> **El ejercicio**
Prolonga el texto sobre la proliferación de opiniones en los medios de comunicación, empezando justo después de su última oración.
---------- Fragmento de origen ----------
Si hemos de tomar como verídica
la realidad que nos ofrecen los medios de comunicación (lo que implica, de
entrada, una elección muy arriesgada, pero habitual en nuestros días), se
podría pensar, tal vez ingenuamente, que vivimos en una sociedad donde todos
tienen opiniones. (Todos quiere decir: los que disponen de elementos de juicio
sobre un tema y los que no; opiniones significa: criterio formado sobre este
mismo tema sobre el que juzgamos).
La proliferación imparable de
las opiniones (cualificadas o no, parece no tener ningún importancia: las
opiniones son equivalentes entre ellas, de la misma forma que todos los votos
tienen la misma importancia para el recuento final) nos muestra un mundo donde,
quien más quien menos, cree tener su derecho a hablar. Hablar por hablar, la
cuestión es no callar, no permanecer al margen de (las opiniones sobre) los
acontecimientos que, se supone, tienen que preocupar a todos los ciudadanos.
---------- Material ----------
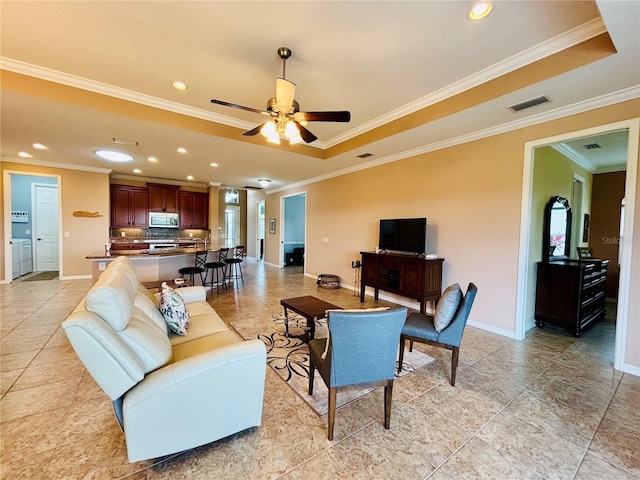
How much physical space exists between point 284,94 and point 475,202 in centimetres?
----------
---------- Material ----------
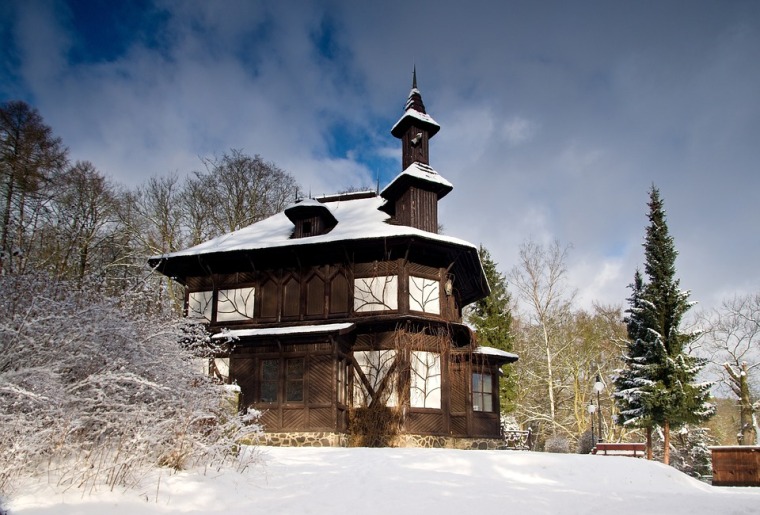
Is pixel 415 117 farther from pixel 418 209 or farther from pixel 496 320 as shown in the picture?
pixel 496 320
----------
> **Resultado de la tarea**
Una ley del parlamento, la despenalización del consumo de droga o el último
fichaje futbolístico: el objeto de la opinión no es tan importante como el
hecho mismo de opinar.
Opinar es la forma que ofrece
nuestra sociedad, por lo demás muda para la articulación de una verdadera voz
civil, de integrarse en el discurso de lo que es noticiable; podríamos decir
que dar nuestra opinión ante un micrófono o en las redes sociales es, incluso,
la única forma de convertirnos nosotros mismos en noticia. Nada es real, ni
tiene entidad propia ni puede crear efectos, hasta que no es accesible a la
colectividad de opinadores, los cuales sitúan el evento (normalmente, polémico:
de esta forma, la opinión traduce sus efectos sobre la sociedad) en unos
términos mensurables y, de rebote, susceptibles de análisis, control y ulterior
neutralización.
El principio es el siguiente:
lo que no es transmitido (lo que no es susceptible de intercambio, de emisión y
de recepción), no existe (no tiene un espacio propio en la red comunicacional).
La paradoja, sin embargo, consiste en que la convergencia de las opiniones en
torno a los medios y las redes sociales (las cuales se han convertido en una
auténtica ágora invisible, en un nuevo coro griego) no detiene la dinámica
voraz del hecho-opinión, peligro-antídoto, sino que estimulan su hipertrofia.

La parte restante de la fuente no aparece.